Estratto del documento –
■ ■ ■ ■ ■

1. Inquadramento normativo

Per verificare se gli scarti vegetali sono da considerare rifiuti e quindi sottoposti alla disciplina della parte IV del D. Lgs. 152/2006 bisogna considerare alcuni aspetti generali.

Innanzitutto va accertato l'elemento soggettivo: si tratta di rifiuti quando è manifesta l’intenzione di disfarsene.

Tale condizione, ad esempio, si verifica nei seguenti casi:

- quando gli scarti vengono recapitati ad un impianto di trattamento dei rifiuti, che quindi li riceve come rifiuti. Il residuo sarà allora classificato come rifiuto e assoggettato alla relativa normativa di settore;
- quando gli scarti vengono abbandonati;
- quando gli scarti vengono distrutti illecitamente.

Inoltre va effettuata una verifica se la fattispecie in esame possa rientrare nelle esclusioni previste dalla medesima parte IV del D. Lgs. 152/2006.

In particolare va posta attenzione al disposto dell'art. 185:

- comma 1, lett. b), n. 5: non rientrano nel campo di applicazione della parte IV, in quanto regolati da altre disposizioni normative, le carogne ed i seguenti rifiuti agricoli: materie fecali ed altre sostanze naturali e non pericolose utilizzate nell’attività agricola;
- comma 2: possono essere sottoprodotti, nel rispetto delle condizioni della lettera p), comma 1 dell’articolo 183 i materiali fecali e vegetali provenienti da attività agricole utilizzati nelle attività agricole o in impianti aziendali o interaziendali per produrre energia o calore, o biogas.

Dalla lettura combinata dell'art. 183, comma 1, lett. p) e dell'art. 185, comma 2, perché gli scarti vegetali possano essere considerati sottoprodotto, è necessario che gli scarti (di cui non ci si intende disfare):

1. siano originati da un processo non direttamente destinato alla loro produzione;
2. il loro impiego sia certo, sin dalla fase della produzione, integrale e avvenga direttamente nel corso del processo di produzione o di utilizzazione preventivamente individuato e definito;
3. soddisfino requisiti merceologici e di qualità ambientale idonei a garantire che il loro impiego non dia luogo ad emissioni e ad impatti ambientali qualitativamente e quantitativamente diversi da quelli autorizzati per l'impianto dove sono destinati ad essere utilizzati;
4. non debbano essere sottoposti a trattamenti preventivi o a trasformazioni preliminari per soddisfare i requisiti merceologici e di qualità ambientale di cui al punto 3), ma posseggano tali requisiti sin dalla fase della produzione;
5. abbiano un valore economico di mercato;
6. siano utilizzati nelle attività agricole o in impianti aziendali o interaziendali per produrre energia o calore, o biogas.

■ ■ ■ ■ ■

Voci fornite –
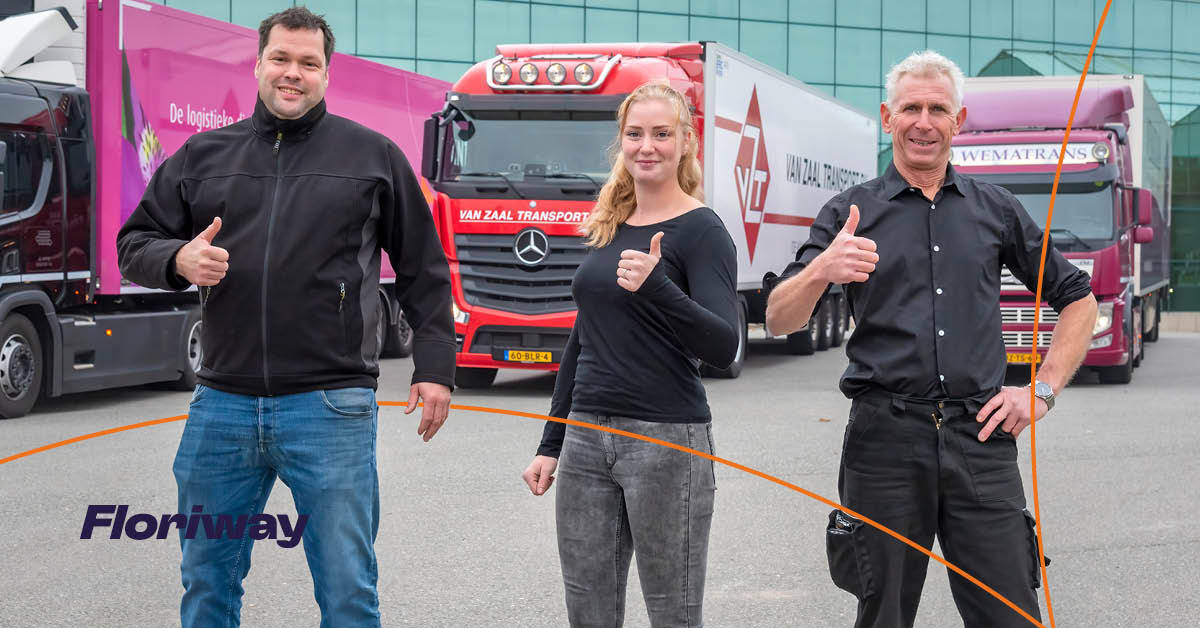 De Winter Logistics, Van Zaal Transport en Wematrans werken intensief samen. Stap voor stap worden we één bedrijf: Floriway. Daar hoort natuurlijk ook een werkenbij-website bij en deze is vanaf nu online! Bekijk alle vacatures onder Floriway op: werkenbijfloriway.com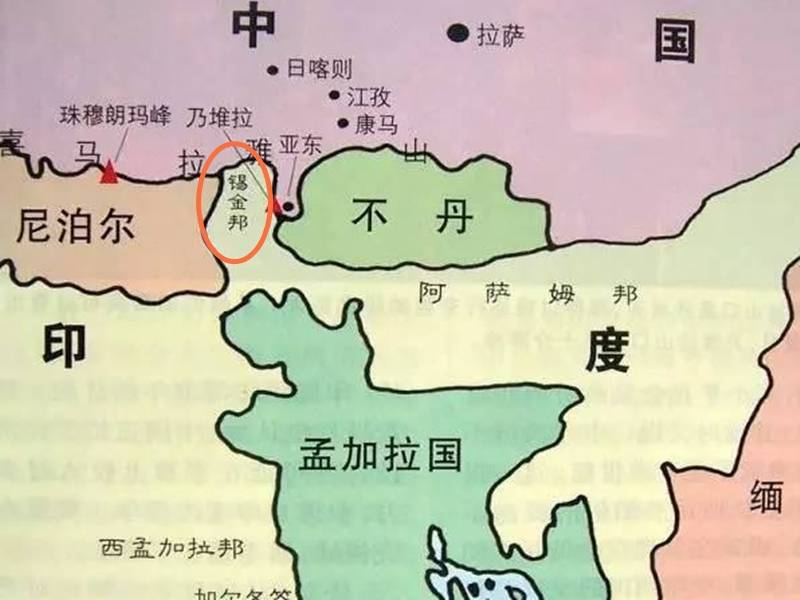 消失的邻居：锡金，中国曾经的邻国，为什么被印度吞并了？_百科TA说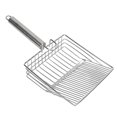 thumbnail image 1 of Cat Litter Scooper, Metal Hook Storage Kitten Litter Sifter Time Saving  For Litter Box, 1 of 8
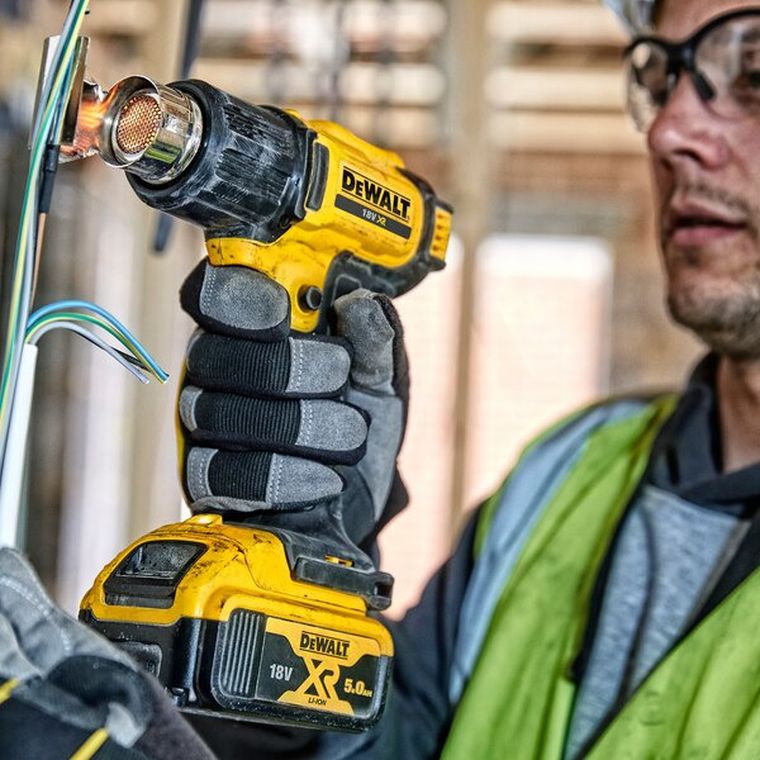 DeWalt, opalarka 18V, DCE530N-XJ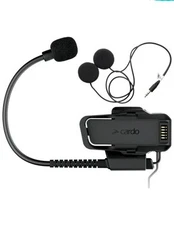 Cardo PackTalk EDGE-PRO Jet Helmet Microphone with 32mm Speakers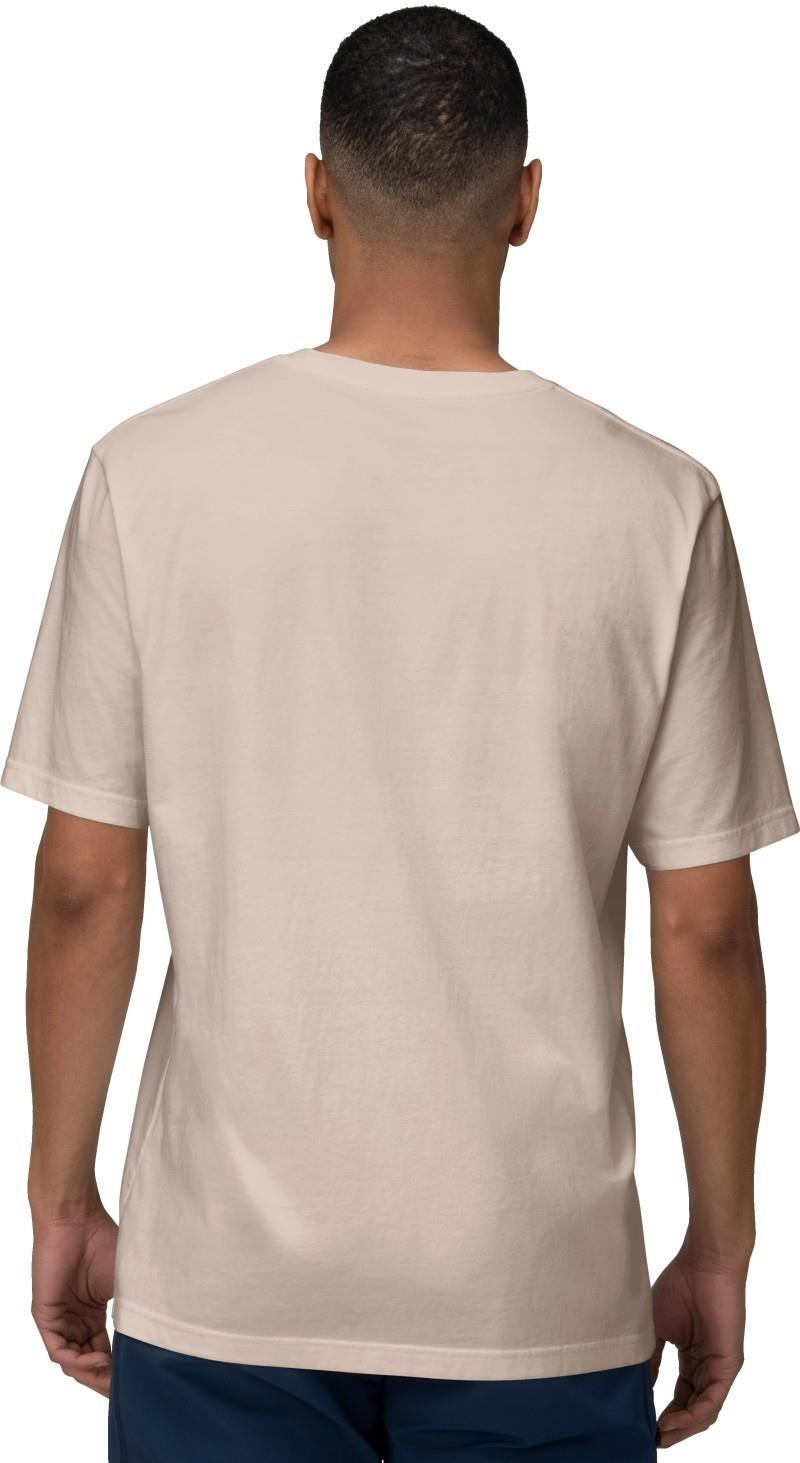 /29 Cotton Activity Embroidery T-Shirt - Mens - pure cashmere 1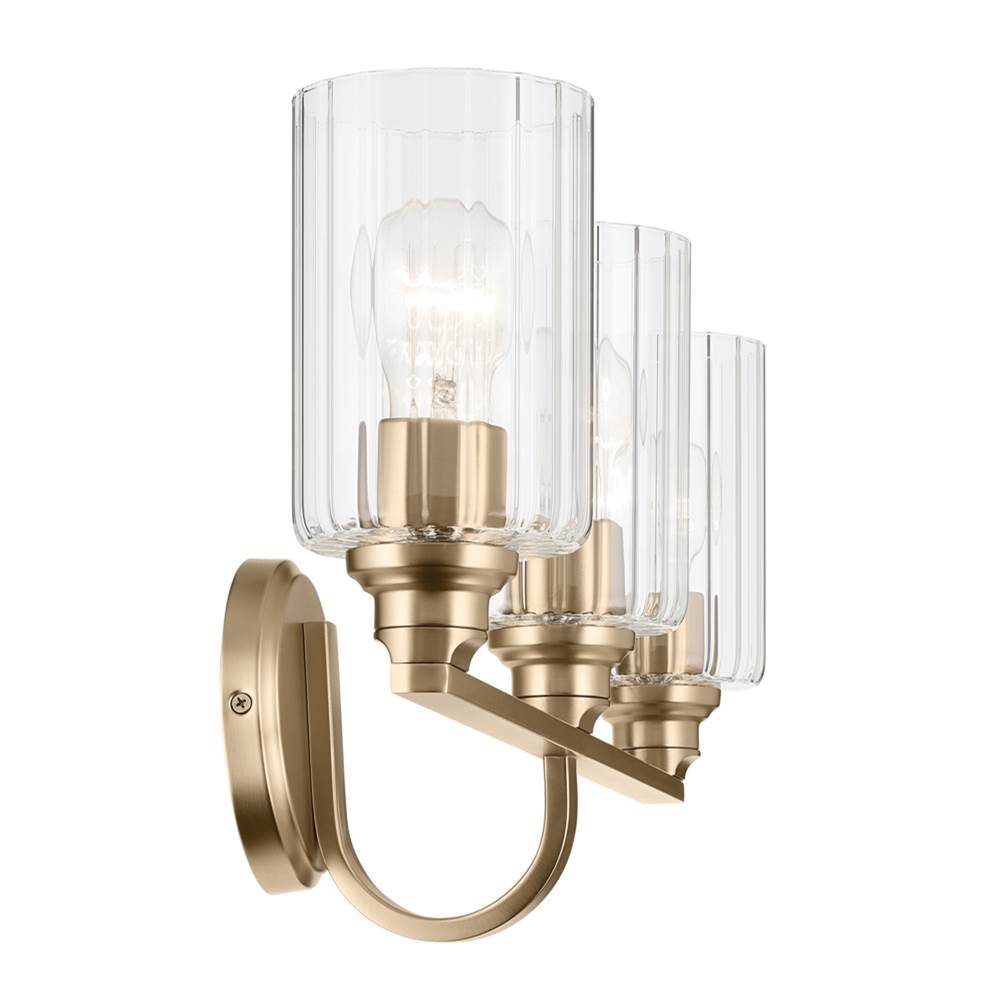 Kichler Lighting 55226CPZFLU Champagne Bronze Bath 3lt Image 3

■ ■ ■ ■ ■

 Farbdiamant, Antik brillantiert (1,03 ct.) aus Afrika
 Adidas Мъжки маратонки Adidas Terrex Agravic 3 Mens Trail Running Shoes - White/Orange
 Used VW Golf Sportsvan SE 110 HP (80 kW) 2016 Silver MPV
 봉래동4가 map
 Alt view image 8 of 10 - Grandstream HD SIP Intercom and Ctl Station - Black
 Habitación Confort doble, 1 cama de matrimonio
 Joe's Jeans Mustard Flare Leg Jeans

■ ■ ■ ■ ■

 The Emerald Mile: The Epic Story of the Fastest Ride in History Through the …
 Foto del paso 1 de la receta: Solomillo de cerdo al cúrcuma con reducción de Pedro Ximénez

■ ■ ■ ■ ■

Consegna – Riprendi l'estratto sugli scarti vegetali e proseguilo a partire dall'ultima condizione elencata.

Risposta attesa –
La verifica della rispondenza delle caratteristiche del materiale ai criteri di cui sopra, va effettuato a carico e sotto la responsabilità del soggetto produttore degli scarti: dichiarazioni scritte, contratti di fornitura o riscontri documentali in genere, se coerenti con i requisiti complessivi richiesti dalla norma, possono essere idonei a supportare l'onere probatorio nel caso di controlli da parte delle autorità preposte.

Dunque, in presenza di scarti vegetali:

1) Non si tratta di rifiuti se:

a) non sussiste la volontà di disfarsi;
b) sussistono i requisiti per ricondurre gli scarti alla nozione di sottoprodotto di cui all'art. 183, comma 1, lett. p, del D. Lgs. 152/2006, come integrata dall'art. 185, comma 2;


2) Si tratta di rifiuti, ma non sottoposti alla parte IV del D. Lgs. 152/2006, nei casi disciplinati da specifica normativa;

3) Si tratta di rifiuti soggetti alla parte IV del D. Lgs. 152/2006 in tutti gli altri casi.


2. Casistica

Di seguito l'esame dei casi più frequenti.


2.1 Biomasse

Lo scarto vegetale proveniente da potatura e da manutenzione forestale e agricola, qualora utilizzato in impianti di combustione industriale e/o ad uso civile, disciplinati dalla parte V, titoli I e II, del D. Lgs. 152/2006, può essere considerato “combustibile” e rientra nella definizione delle “biomasse” contenuta nell’allegato X, parte II, sezione 4, della parte V del D. Lgs. 152/2006. In questo caso può essere escluso dalla normativa rifiuti ed essere ricevuto presso l’impianto come un qualsiasi altro combustibile consentito. Lo scarto così impiegato deve rispondere ai requisiti del sottoprodotto.


2.2 Utilizzo per la produzione di beni

Nel caso in cui i residui vegetali vengono avviati all’industria della lavorazione dei materiali cellulosici per la produzione di beni (mobili, carta, ecc.), e gli impianti ricevono tali residui come materie prime e non come rifiuto, i residui verdi sono esclusi dalla normativa rifiuti, qualora siano riconducibili alla nozione generale di sottoprodotto.


2.3 Utilizzo nella pratica agricola

Gli scarti vegetali derivanti dalla pratica agricola e da attività similari svolte presso la propria azienda o presso soggetti terzi, per i quali è previsto il riutilizzo nelle normali pratiche agricole o in impianti aziendali o interaziendali per produrre energia o calore, o biogas, non sono assoggettati alla disciplina dei rifiuti, in quanto, se ne ricorrono le condizioni, possono definirsi sottoprodotto.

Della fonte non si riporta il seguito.